Where are you in the Pecking Order?

by Ron Potter June 29, 2017

Maybe you’ve never been around chickens very much. This is where the term comes from. In the mid-1920’s a German author described the hierarchical structure of chickens. “Defense and aggression in the hen is accomplished with the beak.” The ones with higher authority peck the others with their beak. Fun to watch in chickens. Not so fun when you’re the one being pecked.

Egalitarian

Some companies have tried to eliminate the pecking order. One modern online retailer had attempted to get rid of the corporate hierarchy. However, some recent articles about the company have indicated that they’re experiencing an extremely high level of departures and turn over. I’m always hesitant to attribute a statistic like that to any one issue. But, one article I read indicated that the CEO wrote a very long memo offering employees three months’ severance if they felt that self-management and self-organization were not a fit for them. Ouch, that felt like a peck to me.

Hierarchy Can Work

I found two Stanford studies interesting. One concluded that egalitarian work structures were disorienting while hierarchical structures were more predictable and easier to understand which made them preferable.

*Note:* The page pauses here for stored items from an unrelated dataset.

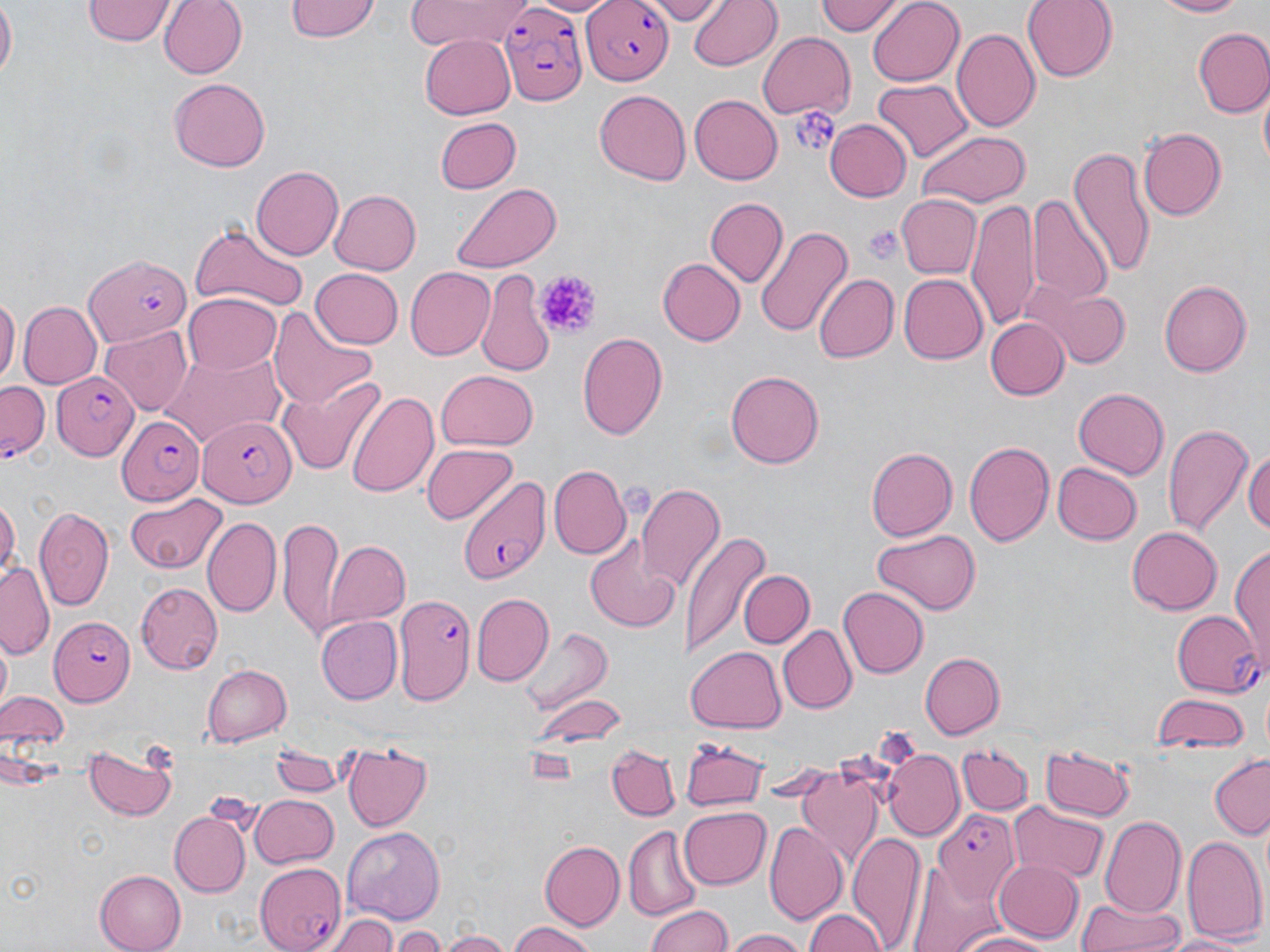

Approximate bounding boxes as (x1, y1, x2, y2) in pixels. Platelet locations: (792, 106, 838, 157), (862, 224, 904, 264), (536, 268, 599, 338). Uninfected red blood cell locations: (0, 0, 16, 87), (157, 0, 247, 80), (287, 0, 378, 43), (402, 0, 534, 50), (533, 0, 615, 15), (646, 0, 725, 23), (688, 0, 783, 71), (817, 0, 899, 38), (866, 0, 963, 88), (1023, 0, 1117, 81), (1149, 0, 1249, 18), (84, 1, 175, 45), (951, 27, 1039, 132), (1191, 27, 1270, 116), (420, 32, 515, 117), (757, 33, 856, 117), (168, 78, 270, 171), (872, 79, 973, 163), (594, 89, 690, 185), (1258, 89, 1270, 173), (689, 94, 783, 186), (435, 116, 521, 194), (823, 119, 909, 203), (1137, 127, 1226, 220), (918, 131, 1028, 207), (1070, 148, 1155, 277), (250, 165, 343, 260), (451, 182, 563, 272), (327, 189, 421, 276), (1029, 195, 1114, 306), (897, 196, 981, 276), (705, 197, 788, 285), (967, 199, 1041, 329), (866, 220, 907, 265), (190, 223, 308, 316), (755, 224, 853, 342), (658, 258, 744, 345), (405, 267, 495, 361), (311, 268, 404, 346), (813, 273, 898, 363), (900, 273, 987, 364), (477, 274, 556, 379), (1159, 279, 1253, 377), (1023, 285, 1133, 368), (0, 291, 17, 388), (184, 294, 282, 375), (17, 302, 101, 390), (270, 304, 377, 408), (984, 317, 1067, 399), (100, 327, 193, 417), (577, 332, 669, 440), (159, 346, 289, 446), (435, 369, 538, 451), (726, 369, 823, 467), (277, 378, 384, 477), (1073, 386, 1169, 477), (348, 389, 438, 499), (1161, 421, 1252, 537), (963, 439, 1054, 546), (423, 444, 517, 523), (866, 444, 957, 540), (1245, 444, 1270, 538), (1053, 461, 1142, 545), (550, 467, 628, 557), (636, 485, 724, 592), (123, 492, 225, 574), (0, 493, 19, 581), (34, 505, 115, 611), (202, 514, 281, 616), (276, 516, 344, 637), (1126, 525, 1221, 616), (871, 527, 982, 614), (585, 533, 683, 631), (681, 533, 765, 655), (1232, 539, 1270, 674), (327, 542, 412, 626), (0, 563, 53, 657), (737, 570, 812, 649), (135, 583, 223, 673), (837, 587, 927, 678), (473, 593, 554, 685), (314, 616, 401, 704), (780, 624, 857, 713), (520, 626, 610, 715), (687, 645, 786, 732), (918, 652, 1004, 740), (202, 664, 292, 745), (2, 691, 67, 749), (1151, 693, 1250, 751), (530, 695, 627, 749), (680, 737, 766, 811), (958, 741, 1032, 813), (84, 742, 178, 822), (342, 744, 433, 831), (1040, 745, 1134, 821), (609, 747, 679, 820), (269, 748, 345, 798), (883, 751, 963, 837), (1209, 756, 1269, 838), (794, 768, 881, 868), (248, 795, 340, 868), (1010, 802, 1108, 885), (678, 806, 770, 888), (170, 810, 251, 896), (1101, 814, 1189, 917), (764, 820, 846, 924), (343, 825, 442, 918), (624, 827, 703, 920), (848, 831, 926, 947), (1181, 835, 1267, 944), (538, 841, 623, 931), (993, 859, 1084, 944), (95, 868, 187, 952), (1074, 897, 1184, 952), (646, 905, 735, 952), (803, 909, 892, 952), (331, 914, 398, 952), (506, 921, 598, 952), (393, 927, 446, 952), (725, 927, 811, 952), (437, 930, 514, 952), (951, 930, 1056, 952), (1165, 931, 1250, 951). Plasmodium falciparum-infected red blood cell locations: (581, 0, 671, 85), (499, 5, 587, 107), (81, 253, 192, 346), (49, 371, 139, 462), (0, 380, 49, 460), (198, 413, 295, 504), (117, 414, 203, 506), (460, 474, 550, 587), (394, 596, 478, 700), (1171, 609, 1262, 694), (48, 615, 132, 706), (932, 807, 1020, 901), (255, 863, 347, 951). Slide-level diagnosis: Plasmodium falciparum. One field of a larger specimen. 1000x magnification. Thin blood film. Light microscopy. Image is 1270×952 pixels. May-Grünwald-Giemsa-stained preparation.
Assess for Plasmodium parasites.
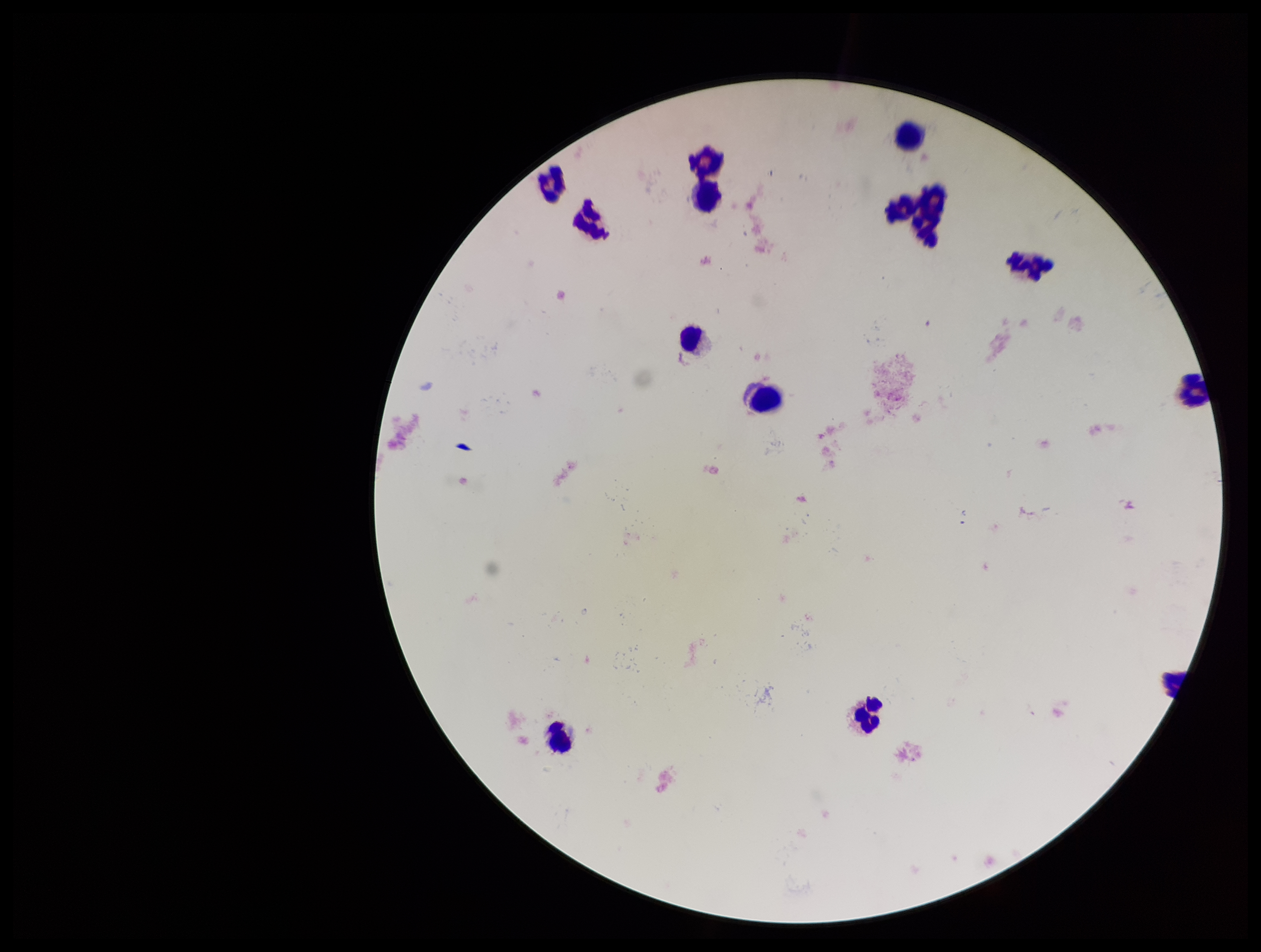

None identified.

Patient malaria status: negative. Single field of view. Parasite count: 0. Smartphone photograph taken through the eyepiece of a microscope. Stained with Giemsa. Preparation: thick smear. Leukocyte count: 14. Image is 1261×952 pixels.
State which parasite is depicted.
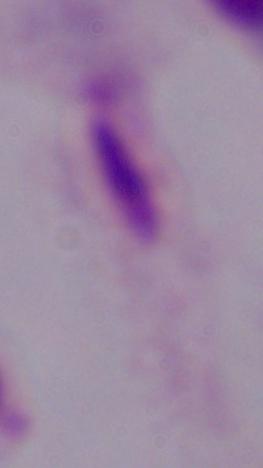
This is a trichomonad.

Micrograph. Captured at 1000x magnification.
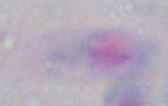

Summary:
  - Modality: micrograph
  - Identification: Toxoplasma gondii
  - Magnification: 1000x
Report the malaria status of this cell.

Another study said hierarchical structures had more staying power because they were practical and psychologically comforting. Now you could argue that predictable, practical and comforting are not the characteristics that will carry the corporation through the 21st century. You may be right. But, I believe there is a deeper issue than just structure.

Trust is the Deeper Issue

Many of my corporate clients have asked me at one point or another about their organization structure. The basic question is “Should we be centralized or de-centralized?” My unsatisfactory response is that it doesn’t really make any difference. Every corporate structure is an artificial attempt at organizing people. There are positives and negatives to each approach. The most important is Trust. If there is a lack of trust in the organization any structure will be used for protection, security, and enforcement. If there is a great deal of trust in the organization, the structure seldom gets in the way, people simply want to work better together regardless of what the structure calls for.

I’ve had a few people in my life that have pecked at me. Starting with my mother and including a few teachers and mentors. If I knew we had trust and they cared for me, I didn’t really mind the pecking. If the trust wasn’t there, I felt they were pecking me just because they had a big beak.